* Set task
Please print the part of the writer's introduction from "Winner of Writing" up to and including "judging writing competitions.", word for word.

* Text section
______
1. Please tell us your name (or pen name) and a little bit about yourself:

My name is Esther Newton. I’ve always kept my real name. I think it’s because I struggled to get that first piece of writing published and so when I finally did, I wanted everyone to know!!

I’ve now been working as a freelance writer for fifteen years, regularly writing articles and short stories for magazines and newspapers such as Freelance Market News, Writers’ Forum, The New Writer, The Guardian, Best of British,  The Cat, Woman’s Weekly,  The People’s Friend and My Weekly to name a few.

Winner of Writing Magazine, Writers’ News and several other writing competitions and awards, I have also had the privilege of judging writing competitions.

As well as working as a freelance writer, I have branched out into the exciting world of copywriting, providing copy for sales letters, brochures, leaflets, slogans and e-mails.

I love writing but equally, I enjoy helping others, which I achieve in my role as tutor for The Writers Bureau.
______
* Supplied information
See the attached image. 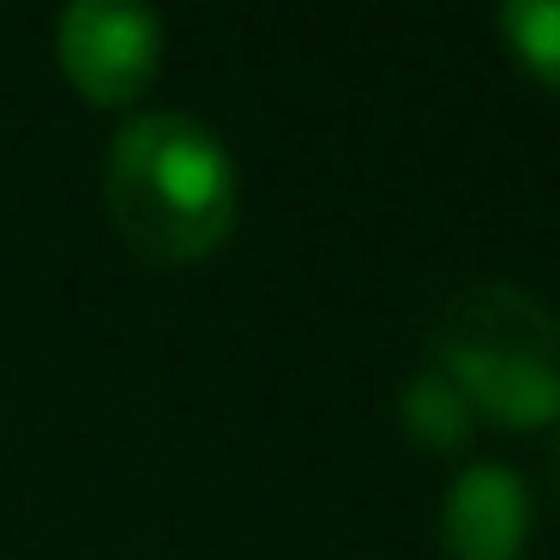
______
* Response for this exercise
Winner of Writing Magazine, Writers’ News and several other writing competitions and awards, I have also had the privilege of judging writing competitions.